Certaines approximations dépareillent cependant parfois un peu la très haute tenue technique de ce volume : les éditions Les Belles lettres ne se sont pas contentées, à partir d’août 1920, d’établir le texte grec des Œuvres complètes de Platon sous les auspices de l’Association Guillaume Budé, mentionnée p.110. Ils l’ont aussi traduit en français. Même remarque concernant la mention p.28 de l’édition Émile Bréhier des Ennéades de Plotin qui offre, comme d’habitude dans cette Collection des Universités de France, non seulement le texte mais aussi la traduction. Est-ce que Heidegger avait ces éditions entre les mains au moment de rédiger ses bibliographies ? Toujours est-il qu’il eût fallu mentionner qu’il s’agit d’une édition du texte et de sa traduction : l’association Guillaume Budé a ennobli la France par cette collection en la mettant enfin au niveau d’Oxford et de Berlin qui, jusqu’en 1920, nous devançaient philologiquement(4). Attention aussi à une coquille gênante : il faut lire, aux pages 27 et 110 non pas le fautif «I. Burnet» mais bien le correct «J. Burnet» (5) d’ailleurs correctement orthographié «J.» (pour «John») à la page 48, note 3.
Ce volume NRF de la collection Œuvres de Martin Heidegger, n’est pas numéroté. Ni l’éditeur allemand Franz-Karl Blust dans sa Postface de 1993 parue aux éditions V. Klostermann, ni Alain Boutot dans sa Préface de 2003 ne mentionnent dans quel volume des Gesamtausgabe se range ce cours de 1926. J’épargnerai à mon lecteur de rechercher sur internet l’information, pas si aisée à découvrir qu’il n’y paraît : il s’agit du volume 22. Voici le programme (lisible uniquement par ceux qui sont germanistes et/ou anglicistes) numéroté par volumes des Gesamtausgabe de Heidegger tel que l’éditeur allemand V. Klostermann le publie.
Après l’avoir étudié un instant, j’ai d’abord cru que sa numérotation suivait un ordre chronologique…mais pas du tout ! Elle obéit à d’autres critères numérologiques qui ne me semblent pas si évidents que cela à discerner. Je pose donc la question : à quels principes obéit le classement numéroté des volumes de l’édition Klostermann ?
En attendant d’avoir une réponse, je suggère, pour les traductions françaises éditées par Gallimard-NRF, le classement bibliothécaire suivant : adopter systématiquement l’ordre chronologique ascendant, du texte le plus ancien en remontant vers le texte le plus récent. Un tel ordre offre deux avantages évidents :
- suivre la progression théorique de la philosophie de Heidegger dans l’ordre naturel de son évolution d’une part,
- la relier aux événements historiques et philosophiques contemporains d’une manière non moins naturelle et aisée, d’autre part.

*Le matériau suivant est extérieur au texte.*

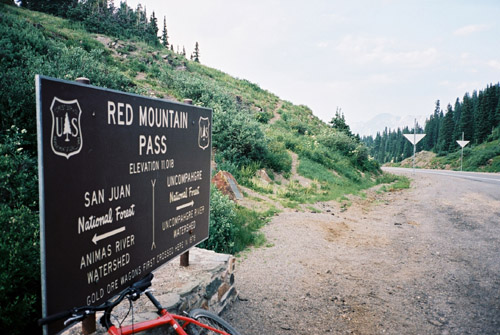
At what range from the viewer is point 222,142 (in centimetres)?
1228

A la limite, si on le fait proprement de manière à ne pas abîmer ni dépareiller les dos de ces beaux volumes, on peut étiqueter chaque dos en rajoutant l’année (ou bien, si on souhaite un degré supérieur de précision, la section universitaire de l’année) de la rédaction du texte. Dans le cas de ces Concepts fondamentaux de la philosophie antique, on peut donc lui coller au dos une étiquette portant la mention : «été 1926».
Notes
(1) Je dois renvoyer le lecteur à mon article sur Les 5 métaphysiques d’Aristote, qui résumait une partie de la discussion historique et technique du problème depuis W. Jaeger ainsi qu’à celui sur Le Positivisme spiritualiste d’Aristote.
(2) Je pense naturellement à la conférence sur la phénoménologie qui avait été essentiellement consacrée à Heidegger. Heidegger qu’Aubenque nous avouait lire avec un intérêt qui allait sans cesse grandissant. Cf. P. Aubenque, Faut-il déconstruire la métaphysique ? (éditions P.U.F., collection Chaire Étienne Gilson, dirigée par P. Capelle, 2009).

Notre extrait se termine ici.